WASHINGTON – The New York Times began charging online readers Monday for full access to its website and dangled a heavily discounted introductory offer intended to lure its first digital subscribers.
The Times is offering its three digital subscription plans for the same price of 99 cents for the first four weeks.
After that, unlimited access to NYTimes.com and the newspaper’s smartphone application will cost $15 for four weeks while full access to the website and a tablet computer application will cost $20 for four weeks.
Full access to NYTimes.com and both smartphone and tablet applications will be $35 for four weeks.
Times publisher Arthur Sulzberger, in a letter to readers on Monday, said the introduction of digital subscriptions is an “investment in our future.”
“It will allow us to develop new sources of revenue to strengthen our ability to continue our journalistic mission as well as undertake digital innovations that will enable us to provide you with high-quality journalism on whatever device you choose,” Sulzberger said.
The Times will offer readers 20 free articles a month at NYTimes.com before they will be asked to sign on to one of the three digital subscription plans.

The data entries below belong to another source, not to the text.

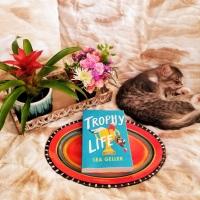 Trophy Life by Lea Geller #bookreview #tarheelreader #thrtrophylife @lrgeller @amazonpub @suzyapbooktours #blogtour #trophylife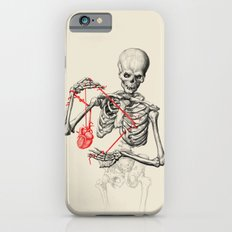 I need a heart to feel complete Slim Case iPhone 6s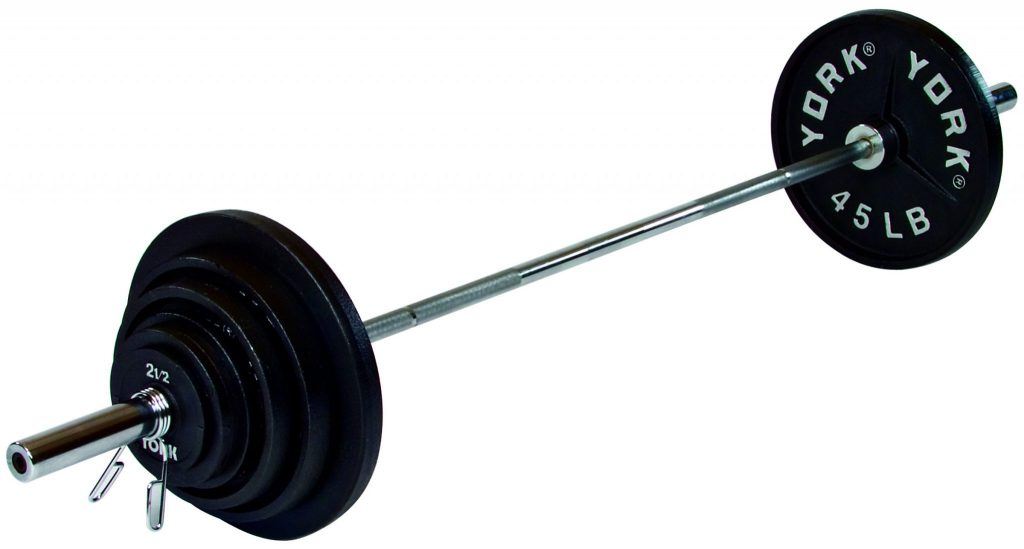 Deep Dish Olympic Weight Plate Set | Olympic Weightlifting ...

Home delivery subscribers to the print edition of The New York Times and the International Herald Tribune, a Paris-based Times co. newspaper, will have full and free access to NYTimes.com.
Web users who find articles through links from blogs and social media like Facebook and Twitter will be able to read those articles even after reaching their monthly reading limit.
The Times began testing its digital subscriptions in Canada on March 17 and extended the system to the rest of the world on Monday.
Sulzberger said the Canadian launch “allowed us to test our systems and fine-tune the user interface and customer experience.”
Speaking last week at The Paley Center for Media in New York, the Times publisher said he is well aware that people will manage to find ways around paying for the newspaper online.
“We did create something purposely porous,” Sulzberger said.
“Can people go around the system?” he asked. “The answer is yes. There are going to be ways.
“Just as if you run down Sixth Avenue right now and you pass a newsstand and grab the paper and keep running you can actually get the Times free,” he said.
Like other US newspapers, the Times has been struggling with declining print advertising revenue, falling circulation and the migration of readers to free news online.
Media analysts and publishers are divided over whether a paid strategy can work and the experience at the Times is expected to be closely watched by other newspapers looking to boost online revenue.
Many US newspaper publishers have been reluctant to erect paywalls around their websites out of fear it will result in a loss of traffic and digital advertising revenue and they will be left out of the online conversation.
In September 2007, The Times aborted a two-year experiment with making readers pay for full access to NYTimes.com called TimesSelect.
The News Corp.-owned Wall Street Journal is currently the only major US newspaper charging readers for unlimited access to its website and other US publishers have been waiting for the Times to unveil its online plan.
Times Co. shares lost 0.65 percent on Wall Street on Monday to close at $9.22.